Paul addresses his Letter to the Romans “To all God’s beloved in Rome, called to be saints”. This translation found in the NRSV can be misleading, for when most people think of saints they think of outstanding Christians of the past. Chelmsford Cathedral, for instance, is dedicated to three such ‘saints’: St Mary the Virgin, St Peter and St Cedd. For people not from Essex, let me add that Cedd was a seventh century Anglo-Saxon monk who came from Northumbria to Essex to evangelise the Middle Angles and the East Saxons.
However, in the New Testament a saint is the term used for ordinary, ‘common all garden’ Christians. All of us Christians, and not just the select few, are called to be holy.
As Christopher H. Wright pointed out in his magnum opus, Old Testament Ethics for the People of God, the term saint has its roots in the Old Testament. In Leviticus 19.2 God say to Israel: “Be holy because I, the Lord your God, am holy”. “This is not so much a call to imitate God, as a call to be like him in character”, wrote Wright. He went on:
We are inclined to think of ‘holiness’ as personal piety or, in Old Testament terms, of ritual cleanliness, proper sacrifices, clean and unclean foods, and the like… But the bulk of the chapter shows us that the kind of holiness that reflects God’s own holiness is thoroughly practical. It includes generosity to the poor at harvest time, justice for workers, integrity in judicial processes, considerate behaviour to other people (especially the disabled), equality before the law for immigrants, honest trading and other very ‘earthy’ social matters… Holiness has been called ‘the Goodness of God’.
All God’s people, both those under the old covenant of law and those under the new covenant of grace, are to be good people with regard to the way in which they treat other people.
This too is the thrust of Paul’s opening words in 1 Corinthians. “Paul called to be an apostle of Christ Jesus… to the church of God that is in Corinth, to those who are sanctified in Christ Jesus, called to be saints” (1 Cor 1.2). Gordon Fee commented:
Just as Paul is an apostle by divine calling, so the Corinthian believers are God’s newly formed people by divine calling, who as such are to reflect God’s character
Similarly Roy Ciampa and Brian Rosner in their commentary on 1 Corinthians wrote:
Sainthood in Paul’s letters is not some elevated status reserved for a few extraordinary individuals… It refers to the sanctity of all true believers who are saints by virtue of God’s call to salvation and are expected to bring him glory.
It is significant that Paul identified the church as a singular body (the church of God) and then twice as a composite of individuals (‘those who are sanctified’ and ‘called’1). By referring first to the church as a whole and then collectively Paul excludes any form of individualism and one-upmanship”.
Paul was not the only person in the New Testament to speak of Christians as “saints”. It is also found in Hebrews, Jude and Revelation.
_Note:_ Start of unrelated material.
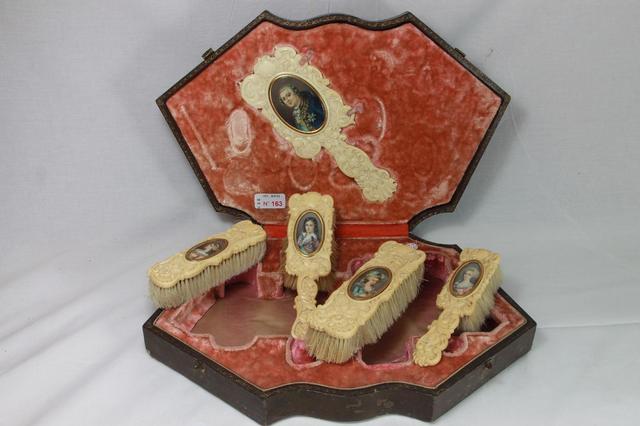 A vendre: meubles et objets divers XVIIIe et Marie Antoinette - Page 7 11505210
Significantly with two exceptions it is always found in the plural – Christians in their life together are called to reflect God’s holiness. The only two exceptions to the use of the plural are Phil 4.21 and Rev 22.11 where in both cases the singular usage is meant to represent a class of people rather than single individuals. Nowhere does the New Testament conceive of an individual holy person.
One further point. The term “holy ones” or “saints” only makes sense to those who are members of the people of God. For people outside the church it must have been a puzzling term, and all the more so as the church moved away from its Jewish roots into the Greco-Roman world. Certainly, if a church today were to advertise itself as ‘The Saints of Chelmsford’ or wherever, it would communicate very little. Indeed, there would be those who might well ask “Who do you think you are?”